__Written problem__. Exactly the lines from the one containing "Which is further" through the end of the data below are to be reproduced, and nothing besides them.

__Records__.
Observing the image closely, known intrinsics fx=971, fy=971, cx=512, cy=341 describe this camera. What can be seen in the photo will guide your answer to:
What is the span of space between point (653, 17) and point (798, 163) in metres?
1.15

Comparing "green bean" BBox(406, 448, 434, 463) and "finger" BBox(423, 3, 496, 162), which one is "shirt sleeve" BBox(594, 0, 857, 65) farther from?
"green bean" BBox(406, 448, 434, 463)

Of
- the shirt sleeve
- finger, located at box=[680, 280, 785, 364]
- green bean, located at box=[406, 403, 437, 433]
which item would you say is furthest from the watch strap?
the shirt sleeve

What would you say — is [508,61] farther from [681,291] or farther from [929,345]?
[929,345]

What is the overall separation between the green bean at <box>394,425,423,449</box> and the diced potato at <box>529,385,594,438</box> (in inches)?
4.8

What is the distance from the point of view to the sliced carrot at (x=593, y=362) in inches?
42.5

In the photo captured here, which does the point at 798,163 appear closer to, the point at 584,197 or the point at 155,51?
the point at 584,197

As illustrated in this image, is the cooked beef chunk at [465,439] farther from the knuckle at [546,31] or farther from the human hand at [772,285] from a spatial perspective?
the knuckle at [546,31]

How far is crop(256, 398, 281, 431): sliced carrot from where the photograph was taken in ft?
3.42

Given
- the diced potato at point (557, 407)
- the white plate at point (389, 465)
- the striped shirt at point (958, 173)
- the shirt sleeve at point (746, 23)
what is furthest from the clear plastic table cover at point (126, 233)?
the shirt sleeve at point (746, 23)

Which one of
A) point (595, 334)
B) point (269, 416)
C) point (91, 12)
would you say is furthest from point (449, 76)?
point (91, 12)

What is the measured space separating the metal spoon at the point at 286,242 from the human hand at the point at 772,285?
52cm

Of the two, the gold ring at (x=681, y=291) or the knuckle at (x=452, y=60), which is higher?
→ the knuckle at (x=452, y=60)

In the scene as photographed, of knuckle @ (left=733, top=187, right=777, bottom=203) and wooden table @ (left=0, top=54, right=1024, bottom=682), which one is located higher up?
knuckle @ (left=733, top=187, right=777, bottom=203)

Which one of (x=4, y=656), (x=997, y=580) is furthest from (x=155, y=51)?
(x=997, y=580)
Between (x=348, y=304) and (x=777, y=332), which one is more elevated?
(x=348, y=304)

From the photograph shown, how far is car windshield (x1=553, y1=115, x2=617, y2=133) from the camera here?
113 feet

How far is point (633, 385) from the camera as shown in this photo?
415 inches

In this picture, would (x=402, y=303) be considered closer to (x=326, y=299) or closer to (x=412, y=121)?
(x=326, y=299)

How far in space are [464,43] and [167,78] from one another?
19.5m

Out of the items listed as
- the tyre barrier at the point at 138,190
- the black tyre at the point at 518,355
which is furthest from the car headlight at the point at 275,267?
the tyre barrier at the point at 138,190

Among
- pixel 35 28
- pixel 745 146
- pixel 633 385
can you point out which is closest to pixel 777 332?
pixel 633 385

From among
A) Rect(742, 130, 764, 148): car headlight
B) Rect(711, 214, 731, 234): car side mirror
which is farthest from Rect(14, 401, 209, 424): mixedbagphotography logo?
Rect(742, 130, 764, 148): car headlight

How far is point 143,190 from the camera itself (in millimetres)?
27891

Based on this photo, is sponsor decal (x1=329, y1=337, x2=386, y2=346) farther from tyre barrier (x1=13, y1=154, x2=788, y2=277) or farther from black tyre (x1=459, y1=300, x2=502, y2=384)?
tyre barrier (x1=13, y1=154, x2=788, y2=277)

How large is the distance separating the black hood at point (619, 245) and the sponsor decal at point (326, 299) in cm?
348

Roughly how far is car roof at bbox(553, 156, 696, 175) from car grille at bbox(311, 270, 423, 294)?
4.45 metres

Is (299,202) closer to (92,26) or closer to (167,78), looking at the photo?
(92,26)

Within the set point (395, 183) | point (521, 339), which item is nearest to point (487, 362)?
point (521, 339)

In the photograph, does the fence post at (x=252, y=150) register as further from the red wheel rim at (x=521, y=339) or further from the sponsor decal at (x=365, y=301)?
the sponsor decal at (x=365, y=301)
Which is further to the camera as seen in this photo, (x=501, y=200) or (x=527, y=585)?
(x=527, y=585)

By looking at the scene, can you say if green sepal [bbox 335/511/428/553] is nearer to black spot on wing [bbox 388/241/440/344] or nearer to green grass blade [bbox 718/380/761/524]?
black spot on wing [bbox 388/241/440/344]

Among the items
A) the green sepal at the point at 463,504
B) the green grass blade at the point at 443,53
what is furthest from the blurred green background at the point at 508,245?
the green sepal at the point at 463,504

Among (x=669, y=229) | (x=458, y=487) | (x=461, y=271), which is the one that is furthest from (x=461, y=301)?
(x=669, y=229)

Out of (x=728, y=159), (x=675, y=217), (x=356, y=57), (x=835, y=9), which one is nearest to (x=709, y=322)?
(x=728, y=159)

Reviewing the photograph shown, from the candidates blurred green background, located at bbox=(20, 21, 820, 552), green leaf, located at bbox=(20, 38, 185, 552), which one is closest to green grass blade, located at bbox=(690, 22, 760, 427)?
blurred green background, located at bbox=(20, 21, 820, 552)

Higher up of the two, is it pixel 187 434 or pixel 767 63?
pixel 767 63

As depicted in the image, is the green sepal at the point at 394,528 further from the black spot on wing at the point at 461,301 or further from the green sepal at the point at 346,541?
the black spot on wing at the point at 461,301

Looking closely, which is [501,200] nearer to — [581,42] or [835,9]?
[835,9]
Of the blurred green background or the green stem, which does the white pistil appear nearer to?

__Answer to this task__.
Which is further to the camera as seen in this photo, (x=501, y=200) or (x=527, y=585)?
(x=527, y=585)

By looking at the scene, can you say if green sepal [bbox 335/511/428/553] is nearer to black spot on wing [bbox 388/241/440/344] or nearer to green grass blade [bbox 718/380/761/524]?
black spot on wing [bbox 388/241/440/344]

Among the items
A) the green sepal at the point at 463,504
B) the green grass blade at the point at 443,53
what is furthest from the blurred green background at the point at 508,245?
the green sepal at the point at 463,504

Among (x=669, y=229) | (x=458, y=487) | (x=461, y=271), which is the one that is furthest from (x=461, y=301)?
(x=669, y=229)

Out of (x=728, y=159), (x=675, y=217), (x=356, y=57), (x=835, y=9), which one is nearest to (x=709, y=322)?
(x=728, y=159)

Reviewing the photograph shown, from the candidates blurred green background, located at bbox=(20, 21, 820, 552), green leaf, located at bbox=(20, 38, 185, 552), which one is closest to green grass blade, located at bbox=(690, 22, 760, 427)?
blurred green background, located at bbox=(20, 21, 820, 552)

Higher up of the two, is it pixel 187 434 or pixel 767 63?
pixel 767 63

As depicted in the image, is the green sepal at the point at 394,528 further from the black spot on wing at the point at 461,301 or further from the green sepal at the point at 346,541?
the black spot on wing at the point at 461,301

Looking closely, which is [501,200] nearer to — [581,42] or [835,9]?
[835,9]
Of the blurred green background or the green stem, which does the white pistil appear nearer to?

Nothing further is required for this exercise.